From the complex of data provided by these researches, it is therefore clear that more than 60% of the global workforce is unemployed; some are content with occasional jobs with real starvation wages. So-called "instability" predominates everywhere, partly due to the accelerated cycles of restructuring of production processes, by which capitalism tries to slow down the crisis which instead is getting worse every year. (In the last seven/eight years 7-5 percentage points have dropped from the recorded GDP of "strongly developing" countries such as China, Russia, India, Brazil: the first of these in "capital-socialist" clothes!)

Still on the subject of unemployment, we would like to point out that the so-called "European standardisation" has also set new statistical parameters which record as “employed” anyone who has worked for very short periods, even for an hour a day! Only those who come to an employment agency, from whose lists — after 4 weeks — they disappear, are classified as official unemployed.

And we conclude with a quick glance at that other great imperialist power: China which is struggling to increase its monetary reserves (at present about $3 trillion).

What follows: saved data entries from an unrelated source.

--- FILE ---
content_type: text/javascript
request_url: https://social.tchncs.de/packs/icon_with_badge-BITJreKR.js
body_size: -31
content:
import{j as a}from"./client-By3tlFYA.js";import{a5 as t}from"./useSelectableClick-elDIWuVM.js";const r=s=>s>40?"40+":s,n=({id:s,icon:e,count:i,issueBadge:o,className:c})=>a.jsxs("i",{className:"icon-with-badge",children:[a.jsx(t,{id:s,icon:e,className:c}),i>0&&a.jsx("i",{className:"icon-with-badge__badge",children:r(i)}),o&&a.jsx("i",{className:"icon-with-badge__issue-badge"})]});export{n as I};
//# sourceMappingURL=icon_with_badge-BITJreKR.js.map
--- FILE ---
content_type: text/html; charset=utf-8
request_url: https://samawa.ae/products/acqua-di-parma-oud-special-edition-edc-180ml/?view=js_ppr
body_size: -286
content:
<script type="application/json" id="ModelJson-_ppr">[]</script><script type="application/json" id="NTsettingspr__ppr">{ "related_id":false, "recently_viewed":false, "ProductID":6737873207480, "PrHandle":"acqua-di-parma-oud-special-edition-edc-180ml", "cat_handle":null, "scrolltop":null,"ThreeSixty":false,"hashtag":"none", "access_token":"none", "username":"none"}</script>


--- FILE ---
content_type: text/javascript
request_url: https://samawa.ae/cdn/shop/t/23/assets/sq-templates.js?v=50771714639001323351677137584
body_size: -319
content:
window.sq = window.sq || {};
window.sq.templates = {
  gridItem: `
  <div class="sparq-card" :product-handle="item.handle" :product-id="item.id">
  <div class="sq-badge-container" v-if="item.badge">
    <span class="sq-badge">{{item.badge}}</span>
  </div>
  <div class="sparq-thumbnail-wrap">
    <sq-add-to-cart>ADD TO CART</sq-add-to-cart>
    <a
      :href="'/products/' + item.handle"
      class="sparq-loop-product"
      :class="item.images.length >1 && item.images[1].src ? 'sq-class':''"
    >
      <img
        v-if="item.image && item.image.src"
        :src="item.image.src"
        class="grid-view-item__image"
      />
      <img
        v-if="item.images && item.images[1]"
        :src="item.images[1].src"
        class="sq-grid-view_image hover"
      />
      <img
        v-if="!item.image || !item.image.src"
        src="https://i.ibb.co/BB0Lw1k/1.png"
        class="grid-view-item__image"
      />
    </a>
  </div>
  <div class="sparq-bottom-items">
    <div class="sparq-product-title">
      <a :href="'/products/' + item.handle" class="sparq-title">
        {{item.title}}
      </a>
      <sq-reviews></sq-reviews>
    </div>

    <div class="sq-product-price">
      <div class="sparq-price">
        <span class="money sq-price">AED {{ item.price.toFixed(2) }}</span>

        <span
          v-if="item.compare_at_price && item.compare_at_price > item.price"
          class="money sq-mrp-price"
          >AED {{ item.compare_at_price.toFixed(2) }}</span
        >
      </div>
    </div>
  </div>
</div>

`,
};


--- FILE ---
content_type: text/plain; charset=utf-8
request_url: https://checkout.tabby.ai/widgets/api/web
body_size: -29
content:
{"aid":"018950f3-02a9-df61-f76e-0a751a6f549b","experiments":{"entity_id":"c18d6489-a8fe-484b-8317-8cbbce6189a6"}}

For this reason, the banks' compulsory reserve ratio has been lowered by one percentage point, reflecting evident alarm for the level of China's total domestic credit, which exceeds 250% of GDP, that is more than $34 trillion dollars (84% in the private sector). Suffice it to say that in 2008 that credit stood at 148% of a lower GDP: a nice dynamic! Beijing's "boast" remains that in the same period "accumulated" savings are equal to 492% of GDP. Capital in the service of "Chinese socialism".